* About this exercise
Reproduce exactly the lines of this material that begin at the line with "For sale 5 bedrooms" and end at the line with "Hotel Checkin Montserrat 4*", both included. Omit the pictures and everything else.

* Data under study
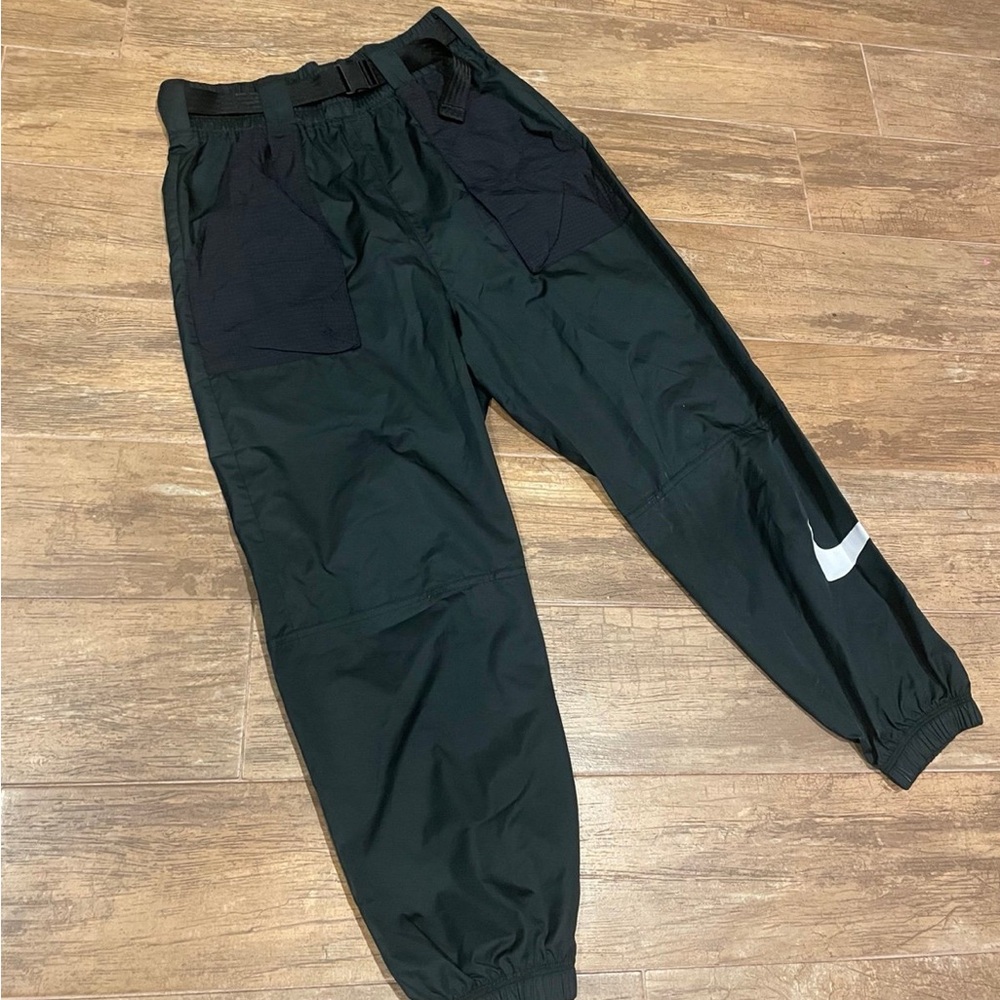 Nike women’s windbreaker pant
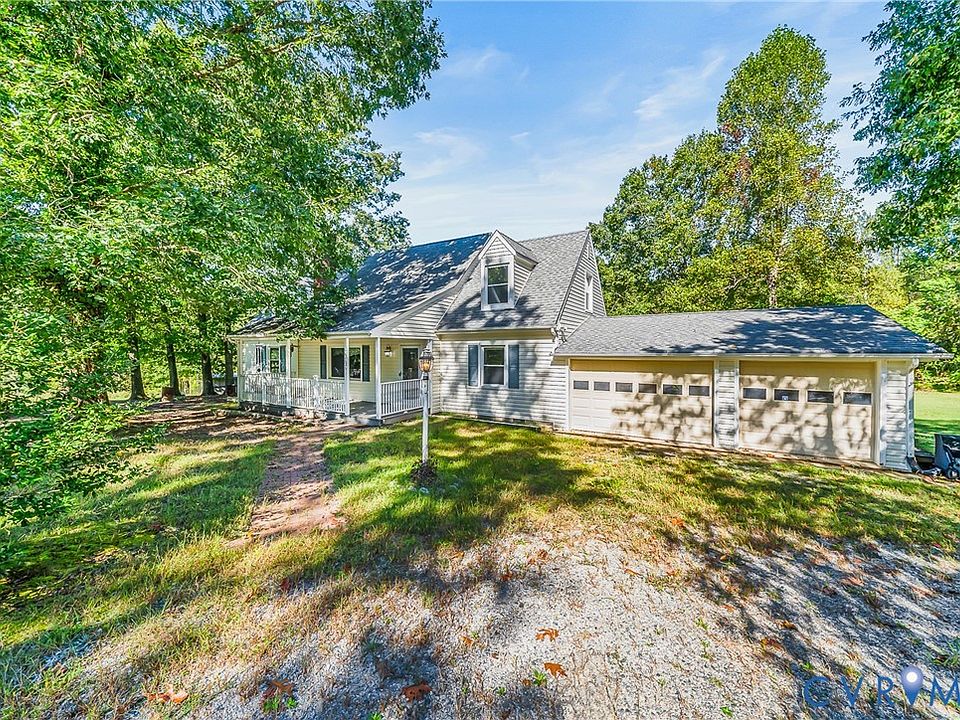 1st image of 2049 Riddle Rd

---

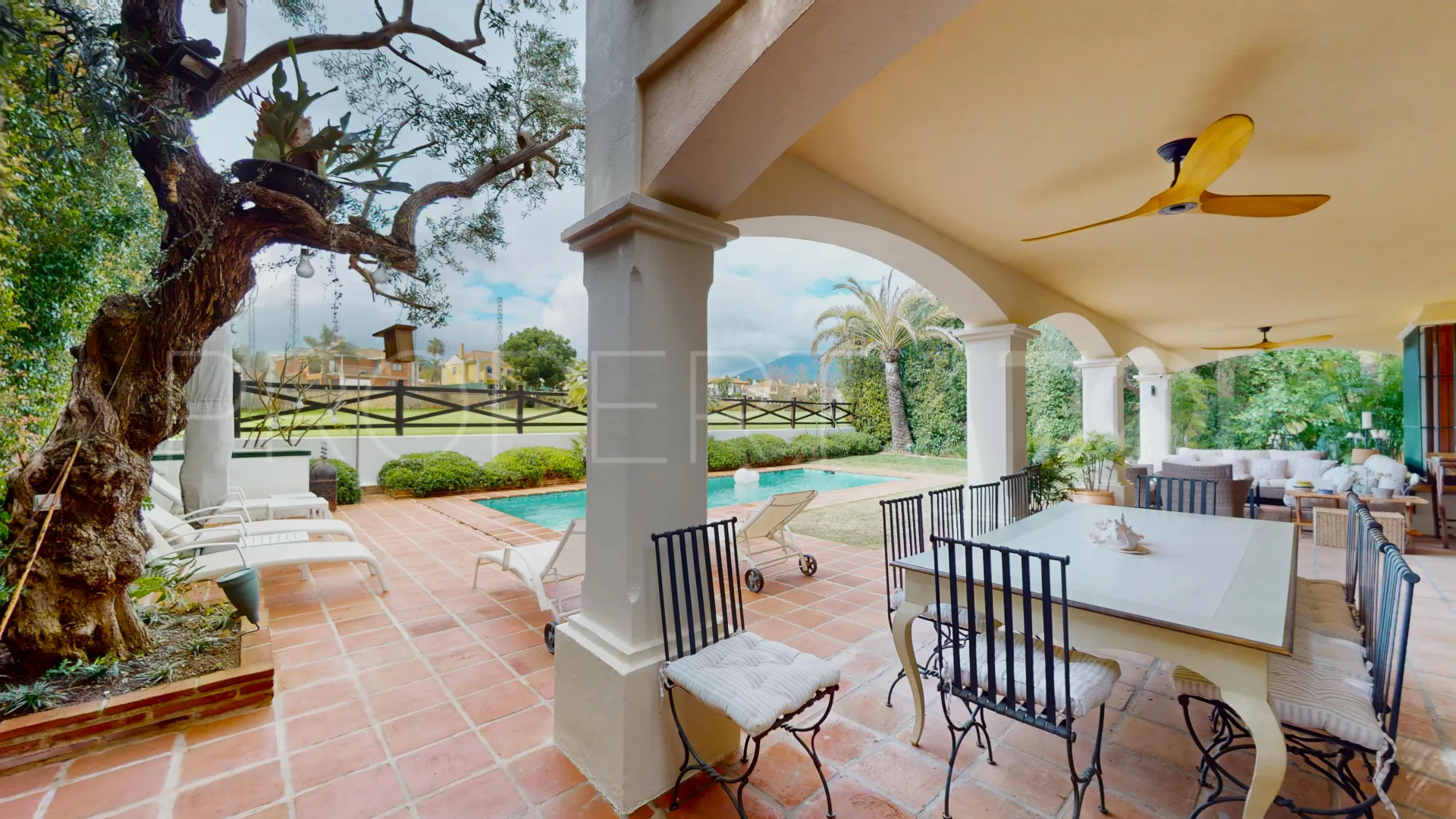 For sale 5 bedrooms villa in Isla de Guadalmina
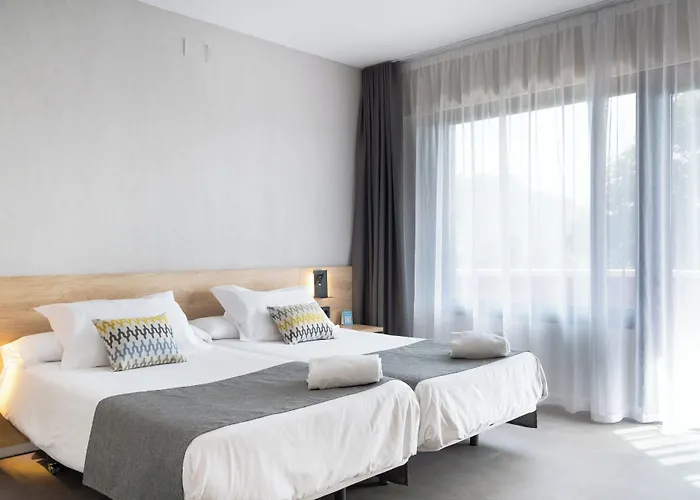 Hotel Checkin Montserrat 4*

---

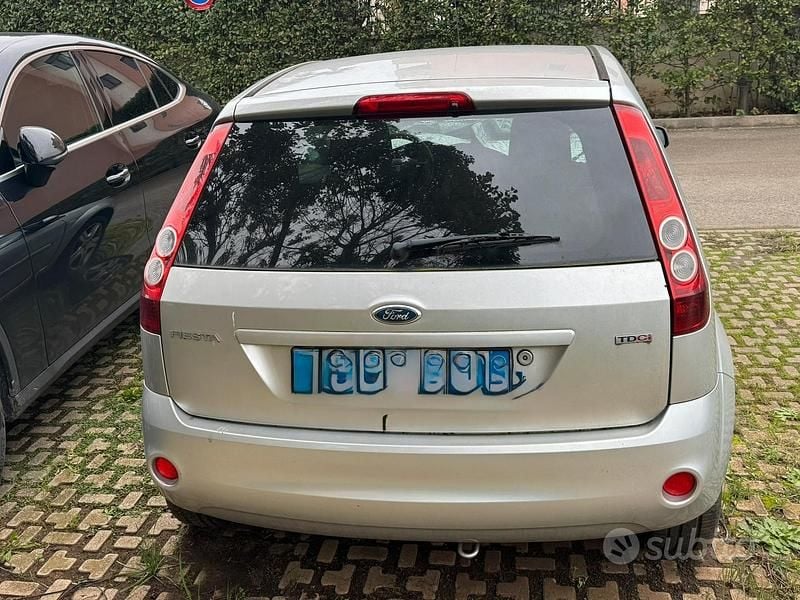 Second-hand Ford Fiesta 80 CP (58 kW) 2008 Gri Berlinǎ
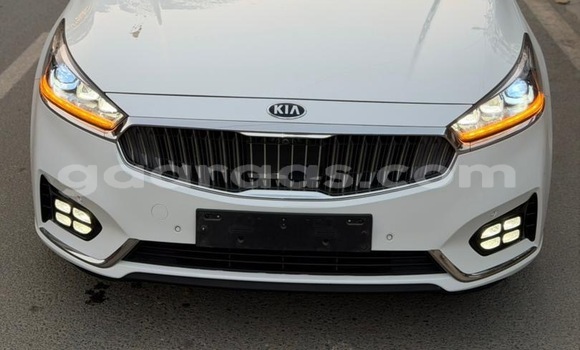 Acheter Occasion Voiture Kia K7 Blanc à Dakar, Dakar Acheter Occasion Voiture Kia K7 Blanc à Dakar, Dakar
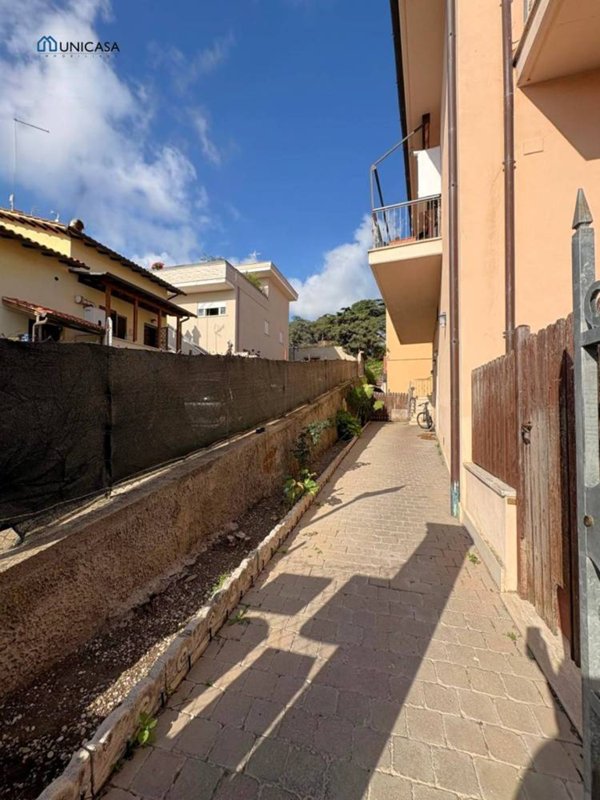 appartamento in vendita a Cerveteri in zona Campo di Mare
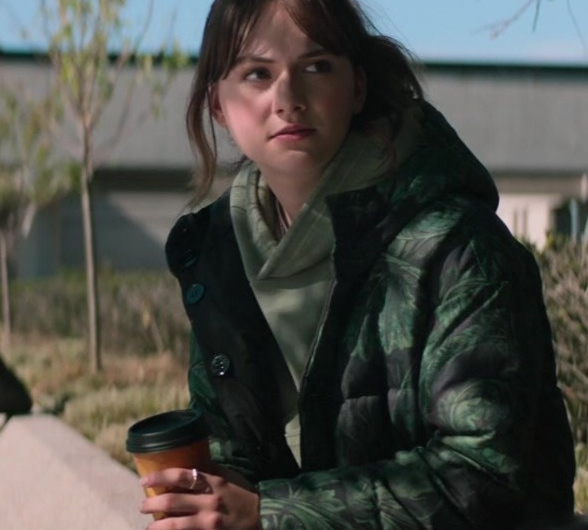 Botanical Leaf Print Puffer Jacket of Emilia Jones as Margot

* The completed task
 For sale 5 bedrooms villa in Isla de Guadalmina
 Hotel Checkin Montserrat 4*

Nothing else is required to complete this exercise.